Sebelius Gives States Guidance on How to Lower Medicaid Costs
Arizona is not alone in its struggle to Medicaid costs while struggling with budget issues. Many state governors have sought to limit the growing number of new enrollees.
HHS Secretary Kathleen Sebelius sent a letter to governors yesterday giving guidance on how to lower Medicaid cost. The letter focused on how to make Medicaid programs more efficient rather than limiting new enrollees.
Budgets push for lowering Medicaid cost
“In light of difficult budget circumstances, we are stepping up our efforts to help you identify cost drivers in the Medicaid program and provide you with new tools and resources to achieve both short-term savings and longer-term sustainability while providing high-quality care to the citizens of your states,” Sebelius wrote in the letter. “We are committed to responsiveness and flexibility, and will expedite review of state ideas.”
Medicaid is a voluntary federal-state health care program established in 1965 when Congress enacted Title XIX of the Social Security Act. Medicaid is the largest program providing medical and health-related services to America's poorest people.
According to the Kaiser Commission Report, Medicaid enrollment increased by nearly 6 million people between the start of the recession in December 2007 and December 2009. In December 2009, 48.6 million people were enrolled in state Medicaid programs, an increase of 1.6 million over June 2009 and 3.8 million over December 2008, an annual growth rate of 8.4%.
Federal funding is available to state Medicaid programs for both the provision of health care services and various administrative functions. The amount of federal funding available to a state is referred to as federal financial participation (FFP) and is determined by comparing a state's per capita income to the national average. The FFP for any state will range from 50 - 83%, depending on this per capita income formula. Each state then must make up the difference which has been difficult in this tough economic time especially as the number of eligible Medicaid recipients has increased.
Sebelius notes in her letter, “In 2008, roughly 40 percent of Medicaid benefits spending, $100 billion, was spent on optional benefits for all enrollees, with nearly 60 percent of this spending for long-term care services.”
Optional Medicaid services include in part: Podiatrists' services, physical therapy, speech therapy, prescription drugs, prosthetics, and rehabilitative services.
Some of the key areas of potential cost savings noted by Sebelius include:
- Changing Benefits. States can generally change optional benefits or limit their amount, duration or scope through an amendment to their state plan. In addition, states may add or increase cost sharing for services within limits.
- Managing Care for High-Cost Enrollees More Effectively. Just 5 percent of Medicaid beneficiaries account for more than half of all of Medicaid’s costs. These individuals often have fragmented care that contributes to higher costs. A new option to provide “health homes” to people with chronic illnesses, and initiatives to reduce unnecessary hospital readmissions, are just some of the strategies that can help improve care and lower costs.

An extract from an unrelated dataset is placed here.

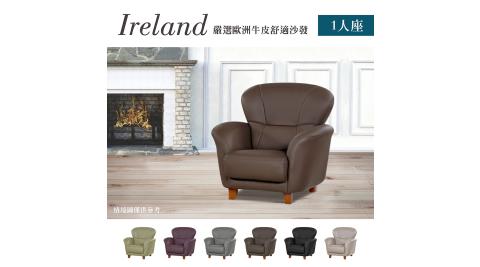 IHouse-愛爾蘭 嚴選歐洲牛皮舒適沙發 1人座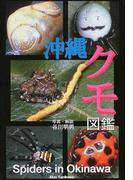 沖縄クモ図鑑 めずらしい沖縄のクモ217種!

- Purchasing Drugs More Efficiently. States have broad flexibility to set their pharmacy pricing. HHS will create a first-ever national database of actual acquisition costs that states can use to determine state-specific rates. HHS will also share proven approaches that states have used to drive down costs.
- Assuring Program Integrity. States will be able to use federal audit contractors to save funds and consolidate auditing efforts and will benefit from new, cutting-edge analytics, like predictive modeling, being developed to prevent fraud in the Medicare program. HHS’ Medicaid Integrity Institute is preparing a series of webinars for states to share best practices for assuring program integrity.